**EXERCISE TEXT**
When treating patients, doctors use their own experience, the combined knowledge of their colleagues, and the latest advances in medicine and technology to identify the best course of action. But that remedy alone can’t save a patient unless the doctor also has access to the tools and equipment needed to deliver the recommended treatment.
When essential medical equipment is unavailable due to repairs, a doctor’s ability to save lives is diminished. But a recent healthcare quality project shows how an important tool that’s still new in many facilities—data analysis—can help hospitals ensure that doctors have the equipment they need to serve their patients.
A Lean Six Sigma team in Amman, Jordan, examined the factors affecting equipment downtime, and identified elements of the maintenance process that could improve equipment availability. Using the knowledge they acquired by collecting data and analyzing it with Minitab Statistical Software, the team has implemented a new equipment maintenance procedure that’s making a difference in ensuring critical equipment is working and ready when it’s needed.
A project team used Minitab Statistical Software to analyze data that would identify medical equipment with the highest percentage of downtimes, evaluate the causes of failure, and improve equipment availability in the hospital.
According to a study done by the World Health Organization (WHO), nearly 50% of medical devices in developed countries do not function or are not maintained properly due to the lack of an effective management policy. With an increasing number of patients being affected by the absence of medical equipment, the project team sought to minimize this obstacle. The team gathered data from seven hospitals during a seven-year period and evaluated their processes for maintaining almost 700 different types of medical equipment, each of which was categorized according to the cause of downtime.
Working within the Six Sigma project framework called DMAIC (for Define, Measure, Analyze, Improve, and Control), the project team’s challenges included identifying reasons for variation in equipment downtime so they could focus their efforts where they would make the biggest difference. Ultimately, the team wanted to improve repair procedures to make equipment more readily available and ensure that patients promptly received life-saving treatments.

**GIVEN DATA**

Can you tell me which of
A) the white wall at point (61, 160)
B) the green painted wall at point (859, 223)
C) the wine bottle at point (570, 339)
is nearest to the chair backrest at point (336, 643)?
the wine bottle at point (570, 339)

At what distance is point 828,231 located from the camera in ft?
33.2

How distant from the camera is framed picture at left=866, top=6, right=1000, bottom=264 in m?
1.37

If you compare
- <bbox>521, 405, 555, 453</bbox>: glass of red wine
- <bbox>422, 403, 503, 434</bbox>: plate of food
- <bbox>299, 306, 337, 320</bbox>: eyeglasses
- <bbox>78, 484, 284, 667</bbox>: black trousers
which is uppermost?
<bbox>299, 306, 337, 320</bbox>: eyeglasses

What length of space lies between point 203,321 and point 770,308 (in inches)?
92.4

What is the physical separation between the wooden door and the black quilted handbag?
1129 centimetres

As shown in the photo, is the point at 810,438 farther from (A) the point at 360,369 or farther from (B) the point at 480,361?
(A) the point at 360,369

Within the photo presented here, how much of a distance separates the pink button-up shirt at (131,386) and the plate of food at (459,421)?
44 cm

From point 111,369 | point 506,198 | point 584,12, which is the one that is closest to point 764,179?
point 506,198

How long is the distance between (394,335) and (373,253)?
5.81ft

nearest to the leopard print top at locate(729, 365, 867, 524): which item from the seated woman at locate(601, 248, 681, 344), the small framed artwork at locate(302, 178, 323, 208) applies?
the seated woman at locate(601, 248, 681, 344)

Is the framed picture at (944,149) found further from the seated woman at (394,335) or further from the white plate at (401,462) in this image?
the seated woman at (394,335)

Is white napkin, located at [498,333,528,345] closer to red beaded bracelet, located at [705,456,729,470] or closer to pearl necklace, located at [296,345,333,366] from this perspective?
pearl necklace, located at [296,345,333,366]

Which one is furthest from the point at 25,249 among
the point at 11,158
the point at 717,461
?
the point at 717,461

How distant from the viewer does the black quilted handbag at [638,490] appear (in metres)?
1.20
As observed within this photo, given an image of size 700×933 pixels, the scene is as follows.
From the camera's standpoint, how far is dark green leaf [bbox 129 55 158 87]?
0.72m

**TASK GOAL**
Answer these questions from the text about hospital equipment downtime:
(a) In which city did the Lean Six Sigma team carry out its project?
(b) How many hospitals did the team gather data from?
(c) What does DMAIC stand for?
The lines have nothing to do with the text about hospital equipment downtime.

**OUTPUT FOR THIS TASK**
(a) Amman, Jordan
(b) Seven
(c) Define, Measure, Analyze, Improve, and Control